This weekend we remember those who died in service of the United State’s Armed Forces. Memorial Day is Monday, the 28th.
Market movement this week was relatively uneventful. China and the United States eased rhetoric around imposing tariffs on imports from one another this week, as both countries agreed to hold off as negotiations continue. Trade war concerns will likely continue to contribute to market volatility in the coming weeks. On Thursday, President Trump called off a summit between the United States and North Korea, which was to be focused on the denuclearization of North Korea.
S&P 500: 2,721 (+.29%)
FTSE All-World ex-US(VEU): 54.25 (-1.0%)
US 10 Year Treasury Yield: 2.93% (-.05%)
Gold: $1,305 (+1.0%)
EUR/USD: $1.165 (-1.0%)
- Monday – General Electric, in an effort to improve its bottom line, announced a plan to merge its railroad division with Wabtec Corporation – a Pittsburgh based railroad company.
- Tuesday – Congress approved a bill substantially easing, but not eliminating bank regulations. Part of the bill reduces regulation on smaller regional banks. The bill has been noted as being one of the largest changes to banking regulation since the 2010 Dodd Frank law was passed.
- Wednesday – North Korea warned that it would cancel upcoming meetings with President Trump if the discussions were solely focused on full denuclearization.
- Wednesday – Activist Investor Bill Ackman revealed a $1 billion stake in Lowe’s that his investment group acquired over the past two months.
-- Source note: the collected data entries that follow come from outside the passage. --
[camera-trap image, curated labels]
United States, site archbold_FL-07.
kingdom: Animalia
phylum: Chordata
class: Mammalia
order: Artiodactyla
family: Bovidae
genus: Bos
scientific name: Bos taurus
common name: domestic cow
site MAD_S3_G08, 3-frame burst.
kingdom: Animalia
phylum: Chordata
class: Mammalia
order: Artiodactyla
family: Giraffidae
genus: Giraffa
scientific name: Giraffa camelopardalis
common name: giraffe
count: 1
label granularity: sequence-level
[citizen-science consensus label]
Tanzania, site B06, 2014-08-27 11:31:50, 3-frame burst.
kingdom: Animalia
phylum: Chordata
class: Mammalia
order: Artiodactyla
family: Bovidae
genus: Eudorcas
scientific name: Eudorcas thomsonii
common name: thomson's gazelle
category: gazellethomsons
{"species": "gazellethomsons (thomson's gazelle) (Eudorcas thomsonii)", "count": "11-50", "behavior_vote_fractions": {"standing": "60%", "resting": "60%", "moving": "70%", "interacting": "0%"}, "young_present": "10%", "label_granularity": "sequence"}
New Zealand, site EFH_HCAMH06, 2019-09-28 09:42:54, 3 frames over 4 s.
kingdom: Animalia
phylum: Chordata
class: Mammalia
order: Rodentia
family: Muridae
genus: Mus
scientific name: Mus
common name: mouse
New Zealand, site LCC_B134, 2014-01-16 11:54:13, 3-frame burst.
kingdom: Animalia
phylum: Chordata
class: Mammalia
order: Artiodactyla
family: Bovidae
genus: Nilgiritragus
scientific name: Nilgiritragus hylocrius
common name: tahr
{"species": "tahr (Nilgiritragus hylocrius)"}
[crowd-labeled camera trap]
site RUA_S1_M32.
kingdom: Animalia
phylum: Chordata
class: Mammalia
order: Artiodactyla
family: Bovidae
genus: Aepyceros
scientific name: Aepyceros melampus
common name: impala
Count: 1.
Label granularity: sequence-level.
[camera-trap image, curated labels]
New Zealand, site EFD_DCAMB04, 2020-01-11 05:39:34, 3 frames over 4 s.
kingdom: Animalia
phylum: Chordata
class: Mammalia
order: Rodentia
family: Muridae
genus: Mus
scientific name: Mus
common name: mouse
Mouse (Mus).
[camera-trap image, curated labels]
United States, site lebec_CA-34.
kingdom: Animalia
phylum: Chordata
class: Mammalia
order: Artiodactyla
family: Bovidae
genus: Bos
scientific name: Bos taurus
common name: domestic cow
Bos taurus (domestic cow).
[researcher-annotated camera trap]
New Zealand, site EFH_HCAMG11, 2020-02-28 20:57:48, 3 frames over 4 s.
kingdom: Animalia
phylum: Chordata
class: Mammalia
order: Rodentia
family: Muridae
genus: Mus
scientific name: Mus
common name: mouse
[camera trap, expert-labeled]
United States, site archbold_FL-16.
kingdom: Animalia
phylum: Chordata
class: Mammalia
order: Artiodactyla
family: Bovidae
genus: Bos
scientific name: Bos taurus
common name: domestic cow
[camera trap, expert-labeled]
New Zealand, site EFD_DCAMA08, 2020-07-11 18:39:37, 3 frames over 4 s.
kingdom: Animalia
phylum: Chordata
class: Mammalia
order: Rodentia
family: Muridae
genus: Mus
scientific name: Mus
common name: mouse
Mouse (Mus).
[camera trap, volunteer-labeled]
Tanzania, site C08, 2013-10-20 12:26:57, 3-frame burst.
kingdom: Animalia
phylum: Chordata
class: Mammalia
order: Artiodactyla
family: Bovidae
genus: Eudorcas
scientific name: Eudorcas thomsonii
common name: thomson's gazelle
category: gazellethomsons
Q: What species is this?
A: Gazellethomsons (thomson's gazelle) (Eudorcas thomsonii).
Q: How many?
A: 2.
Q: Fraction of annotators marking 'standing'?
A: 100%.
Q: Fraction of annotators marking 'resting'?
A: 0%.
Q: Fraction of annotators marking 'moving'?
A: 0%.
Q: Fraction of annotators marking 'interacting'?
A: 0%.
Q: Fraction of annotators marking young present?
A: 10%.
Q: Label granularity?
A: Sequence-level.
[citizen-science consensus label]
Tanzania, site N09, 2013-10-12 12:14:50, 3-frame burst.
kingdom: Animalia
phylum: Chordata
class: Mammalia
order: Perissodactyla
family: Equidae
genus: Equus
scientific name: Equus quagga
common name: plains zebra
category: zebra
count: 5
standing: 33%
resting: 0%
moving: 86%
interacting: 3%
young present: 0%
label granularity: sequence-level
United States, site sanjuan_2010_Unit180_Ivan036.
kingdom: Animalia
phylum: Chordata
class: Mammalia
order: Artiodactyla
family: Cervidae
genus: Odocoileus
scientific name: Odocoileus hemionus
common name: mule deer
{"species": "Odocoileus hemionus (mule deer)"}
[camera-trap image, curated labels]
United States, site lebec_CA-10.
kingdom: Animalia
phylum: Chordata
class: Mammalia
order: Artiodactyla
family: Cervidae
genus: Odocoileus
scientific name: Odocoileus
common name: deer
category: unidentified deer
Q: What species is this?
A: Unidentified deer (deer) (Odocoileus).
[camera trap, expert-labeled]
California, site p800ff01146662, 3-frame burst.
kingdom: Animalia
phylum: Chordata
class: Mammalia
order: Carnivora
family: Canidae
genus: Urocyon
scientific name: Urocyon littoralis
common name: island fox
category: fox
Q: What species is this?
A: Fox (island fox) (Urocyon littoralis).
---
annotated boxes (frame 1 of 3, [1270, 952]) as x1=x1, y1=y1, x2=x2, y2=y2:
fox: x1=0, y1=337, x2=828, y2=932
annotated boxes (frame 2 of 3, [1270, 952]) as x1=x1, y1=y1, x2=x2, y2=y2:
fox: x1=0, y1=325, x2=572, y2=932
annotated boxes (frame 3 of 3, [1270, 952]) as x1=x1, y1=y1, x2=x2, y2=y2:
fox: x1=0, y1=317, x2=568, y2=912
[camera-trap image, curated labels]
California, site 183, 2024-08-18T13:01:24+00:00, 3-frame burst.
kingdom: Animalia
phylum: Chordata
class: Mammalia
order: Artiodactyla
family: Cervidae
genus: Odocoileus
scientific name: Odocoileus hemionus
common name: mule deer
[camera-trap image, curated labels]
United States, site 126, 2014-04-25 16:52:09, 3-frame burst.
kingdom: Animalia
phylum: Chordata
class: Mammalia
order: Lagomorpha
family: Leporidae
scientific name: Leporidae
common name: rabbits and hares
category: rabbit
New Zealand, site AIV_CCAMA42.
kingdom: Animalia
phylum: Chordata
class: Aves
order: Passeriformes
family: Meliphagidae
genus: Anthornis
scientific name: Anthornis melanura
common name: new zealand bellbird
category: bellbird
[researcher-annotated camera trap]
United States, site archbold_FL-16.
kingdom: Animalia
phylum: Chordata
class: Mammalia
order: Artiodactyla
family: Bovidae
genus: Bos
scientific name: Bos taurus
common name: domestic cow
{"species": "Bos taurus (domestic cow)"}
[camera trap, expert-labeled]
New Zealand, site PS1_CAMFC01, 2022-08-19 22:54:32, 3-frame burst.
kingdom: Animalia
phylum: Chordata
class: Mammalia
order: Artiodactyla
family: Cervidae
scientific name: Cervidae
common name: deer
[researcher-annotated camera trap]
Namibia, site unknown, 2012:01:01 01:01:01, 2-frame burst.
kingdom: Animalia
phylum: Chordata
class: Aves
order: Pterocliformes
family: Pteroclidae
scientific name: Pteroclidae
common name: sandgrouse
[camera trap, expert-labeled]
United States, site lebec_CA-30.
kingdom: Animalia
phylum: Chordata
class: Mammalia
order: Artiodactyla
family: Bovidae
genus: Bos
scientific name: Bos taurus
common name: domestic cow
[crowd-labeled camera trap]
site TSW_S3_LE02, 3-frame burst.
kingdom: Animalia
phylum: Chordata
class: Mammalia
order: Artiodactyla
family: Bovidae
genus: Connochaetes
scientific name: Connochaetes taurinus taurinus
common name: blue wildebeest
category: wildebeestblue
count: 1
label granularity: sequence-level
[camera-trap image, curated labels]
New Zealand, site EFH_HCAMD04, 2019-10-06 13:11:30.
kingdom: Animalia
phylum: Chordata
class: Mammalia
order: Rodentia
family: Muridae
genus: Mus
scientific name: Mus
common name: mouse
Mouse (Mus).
Lowe’s share price jumped in response to the news.
- Thursday – President Trump cancelled the summit with North Korea.
- Friday – The European Union’s wide sweeping Data Protection Regulation took effect.
Of particular interest this week is Tuesday’s deregulation bill passed by Congress. The bill eases a variety of the Dodd Frank 2010 Law provisions, providing more flexibility to both large and small banks in the United Sates.
2018 has seen a rebound in the US Dollar’s price relative to many foreign currencies. This has contributed to stronger US equity performance relative to its blended foreign counterparts, and is exactly the opposite of what investors saw in 2017. This is a great reminder of why it’s important to maintain a diversified collection of global assets.
As an advisor, we certainly had clients asking through the tail end of 2017 if we should decrease their US Equity exposure in favor of high flying International Equities. So far, had we made those changes, those clients would have been worse off in 2018. This is always something that will ebb and flow, and we’re not claiming that we knew what was going to happen. Instead, consider this: just because a certain category has performed well recently, that usually has little, if any, bearing on how it will perform in the future.